Icahn, who first made a splash on Wall Street with his 1985 hostile takeover of TWA, has been a pain in Parsons’ posterior for the past few months.
Like many Time Warner investors, Icahn has been fed up with a share price that has stagnated around $18 (E26.5, $32) for well over a year. But Icahn is not like most Time Warner investors.
He has threatened to increase his 2.9% stake in the huge US media company to give him more influence over the composition of the board, including a seat for himself.
After weeks of resisting him, Parsons gave in – somewhat. Last Wednesday he said Time Warner would increase its shares buyback plans from $5bn to $12.5bn of shares. Icahn had been demanding a buyback worth $20bn.
He argues that the company had a sufficiently strong cash flow and low enough debt to withstand the larger deal.
Parsons says he wasn’t influenced by Icahn in his decision to up the amount, but few accept that explanation. Shares gained 1.9% on the news, to close on Wednesday at $17.90. But they fell back to open at $17.66 on Friday.
Parsons dismissed Icahn as a short-term investor who is looking for a quick uplift in Time Warner’s shares that he would then immediately dump for a profit.
Icahn derided Parsons’s buyback plan as “baby steps”. He did not return calls seeking further comment, but is clearly not happy with Parsons’ decision.
The pressure on Parsons also led him to hint strongly in the past few weeks that he was willing to sell a sizeable stake in Time Warner’s America online unit AOL, which has been on a bit of a rebound.
Though it is still losing subscribers at a rate of 2m a year to a myriad of cheaper, broadband internet service providers flooding the market, it is still the largest ISP in the United States and delivers wads of cash to the parent company.
AOL’s rebirth has come with a new strategy to reinvent itself as an ad-rich portal to other content on the net, rather than the dial-up, all-inclusive service it had been.
AOL has moved to an all-internet platform and away from its own costly software. Subscribers no longer need the software, but can sign on using any browser, where they can view ads that brought in $1bn in revenue in the past year.
There was some surprise at the frenzy that ensued after it became known that a minority stake would be made available. Google, Microsoft and MSN became earlier suitors.
But Parsons last week tried to downplay the AOL talk.
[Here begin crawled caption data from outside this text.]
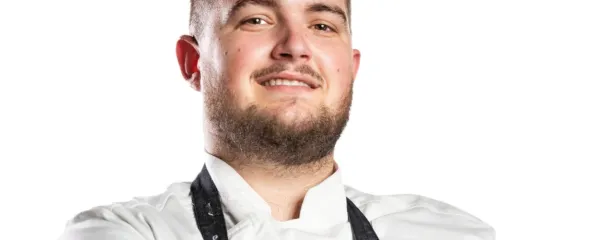 Matija Cotič bo na Malti predstavil jed, ki se navdihuje v okusih 
Vipavske doline.
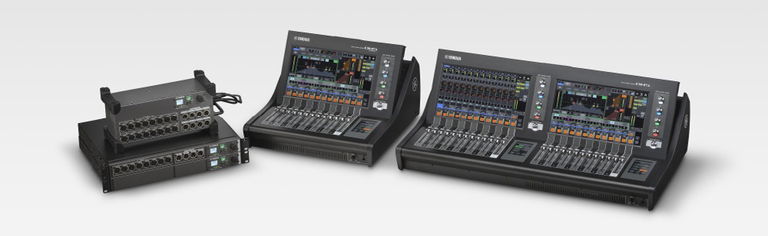 Yamaha DM5 Series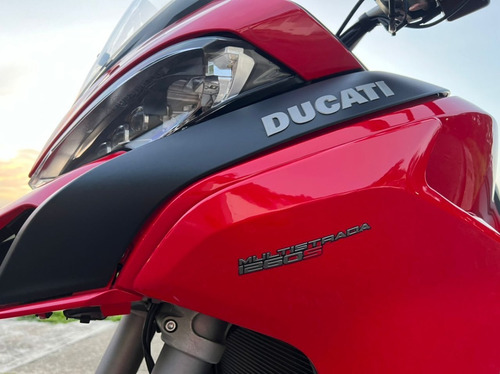 Imagen 4 de 9 de Ducati Multistrada 1260s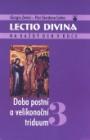 Zelený čtvrtek - večerní mše/ Lectio divina Zelený čtvrtek - večerní mše/ Lectio divina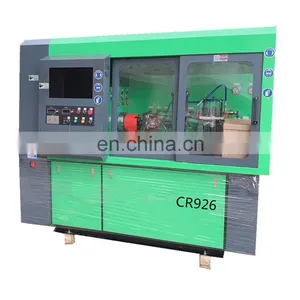 The Intelligent Diesel Pump Test Bench Common Rail Pump and Injector CR926 thumbnail-1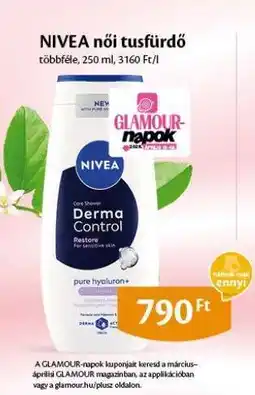 EcoFamily NIVEA Női Tusfürdő ajánlat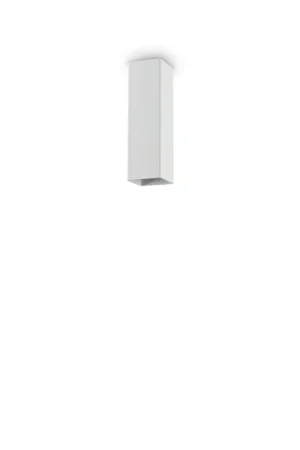 Vendita Finale Faretto da soffitto in alluminio con diffusore quadrato basso - 28W - IP20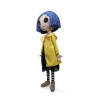Kidrobot Coraline - Coraline con occhi a bottone - Bambola a grandezza naturale 1/1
In a conference call with analysts, he said discussions were too fluid to know whether there would be a deal.
Parsons last week lost AOL’s founder and first chief executive Steve Case, who had remained on the Time Warner board after giving up the top job at AOL.
It was Case who with Jerry Levin of Time Warner engineered what has come to be known as the worst merger in Wall Street history.
In the heady days of the dot.com boom at the end of the millennium, it seemed like the perfect combination: Time Warner’s massive content library with AOL’s new-fangled distribution system over the net.
Case remains convinced that it was a good deal and that in time he will be shown to have been right.
Certainly the kind of convergence he envisioned is just now beginning to take shape, with cable television, internet, and telephone companies crossing over into each other’s businesses.
The busting of the tech bubble hit AOL-Time Warner hardest with more than $200bn of shareholder value wiped out. First the AOL moniker was jettisoned from the corporate name: now the founder has gone to develop his own business in the healthcare field.
Parsons’ buyback scheme and Case’s departure coincided last week with Time Warner’s third-quarter earnings results.
They showed an increase in revenue from $9.9bn a year earlier to $10.5bn this year. Net income rose 80%, from $499m to $897m. Even that performance won’t silence Icahn.